Work instructions: For the entries below, print exactly the lines between the line holding "New Zealand, site RKU_CCAMH005." and the line holding "category: arvicolinae subfamily", inclusive, and nothing else.

Data to process:
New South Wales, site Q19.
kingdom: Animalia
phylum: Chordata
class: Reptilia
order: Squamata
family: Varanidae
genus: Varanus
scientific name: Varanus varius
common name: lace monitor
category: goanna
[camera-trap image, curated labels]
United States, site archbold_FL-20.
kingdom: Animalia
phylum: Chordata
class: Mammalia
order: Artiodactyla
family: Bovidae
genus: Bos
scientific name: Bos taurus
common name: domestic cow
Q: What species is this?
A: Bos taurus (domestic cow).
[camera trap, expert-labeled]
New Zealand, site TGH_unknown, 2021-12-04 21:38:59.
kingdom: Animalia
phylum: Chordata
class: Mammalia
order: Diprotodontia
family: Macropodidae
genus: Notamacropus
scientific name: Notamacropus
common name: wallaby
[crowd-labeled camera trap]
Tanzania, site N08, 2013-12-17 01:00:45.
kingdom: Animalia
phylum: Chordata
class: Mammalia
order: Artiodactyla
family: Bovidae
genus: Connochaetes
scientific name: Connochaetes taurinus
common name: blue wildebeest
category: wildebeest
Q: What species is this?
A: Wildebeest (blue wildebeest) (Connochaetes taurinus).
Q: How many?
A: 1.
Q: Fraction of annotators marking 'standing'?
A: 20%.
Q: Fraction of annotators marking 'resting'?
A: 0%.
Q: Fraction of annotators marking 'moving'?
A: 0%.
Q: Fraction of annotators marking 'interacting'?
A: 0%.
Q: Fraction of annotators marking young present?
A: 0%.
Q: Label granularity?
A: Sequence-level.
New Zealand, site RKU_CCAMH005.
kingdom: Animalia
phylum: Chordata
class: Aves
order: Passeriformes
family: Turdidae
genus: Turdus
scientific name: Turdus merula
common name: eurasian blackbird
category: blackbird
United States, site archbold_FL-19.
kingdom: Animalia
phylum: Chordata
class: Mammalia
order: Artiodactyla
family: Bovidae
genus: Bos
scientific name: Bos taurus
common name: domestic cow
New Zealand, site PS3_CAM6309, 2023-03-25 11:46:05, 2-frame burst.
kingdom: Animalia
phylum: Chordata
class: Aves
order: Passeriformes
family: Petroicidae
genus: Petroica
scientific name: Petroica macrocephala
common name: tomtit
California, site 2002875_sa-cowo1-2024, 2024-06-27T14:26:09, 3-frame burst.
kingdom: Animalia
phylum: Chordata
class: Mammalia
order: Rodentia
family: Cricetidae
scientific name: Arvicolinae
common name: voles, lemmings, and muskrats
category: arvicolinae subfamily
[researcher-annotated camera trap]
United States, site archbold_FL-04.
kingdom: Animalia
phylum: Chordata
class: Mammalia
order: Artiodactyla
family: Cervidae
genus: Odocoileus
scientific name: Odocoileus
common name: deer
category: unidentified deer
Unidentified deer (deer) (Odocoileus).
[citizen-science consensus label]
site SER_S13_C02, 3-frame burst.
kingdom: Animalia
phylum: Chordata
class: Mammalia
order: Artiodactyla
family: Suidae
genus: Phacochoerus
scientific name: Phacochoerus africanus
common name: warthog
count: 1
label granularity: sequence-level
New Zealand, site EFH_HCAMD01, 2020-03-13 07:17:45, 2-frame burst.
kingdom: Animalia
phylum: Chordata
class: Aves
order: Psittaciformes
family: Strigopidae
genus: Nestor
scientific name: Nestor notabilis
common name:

The completed task:
New Zealand, site RKU_CCAMH005.
kingdom: Animalia
phylum: Chordata
class: Aves
order: Passeriformes
family: Turdidae
genus: Turdus
scientific name: Turdus merula
common name: eurasian blackbird
category: blackbird
United States, site archbold_FL-19.
kingdom: Animalia
phylum: Chordata
class: Mammalia
order: Artiodactyla
family: Bovidae
genus: Bos
scientific name: Bos taurus
common name: domestic cow
New Zealand, site PS3_CAM6309, 2023-03-25 11:46:05, 2-frame burst.
kingdom: Animalia
phylum: Chordata
class: Aves
order: Passeriformes
family: Petroicidae
genus: Petroica
scientific name: Petroica macrocephala
common name: tomtit
California, site 2002875_sa-cowo1-2024, 2024-06-27T14:26:09, 3-frame burst.
kingdom: Animalia
phylum: Chordata
class: Mammalia
order: Rodentia
family: Cricetidae
scientific name: Arvicolinae
common name: voles, lemmings, and muskrats
category: arvicolinae subfamily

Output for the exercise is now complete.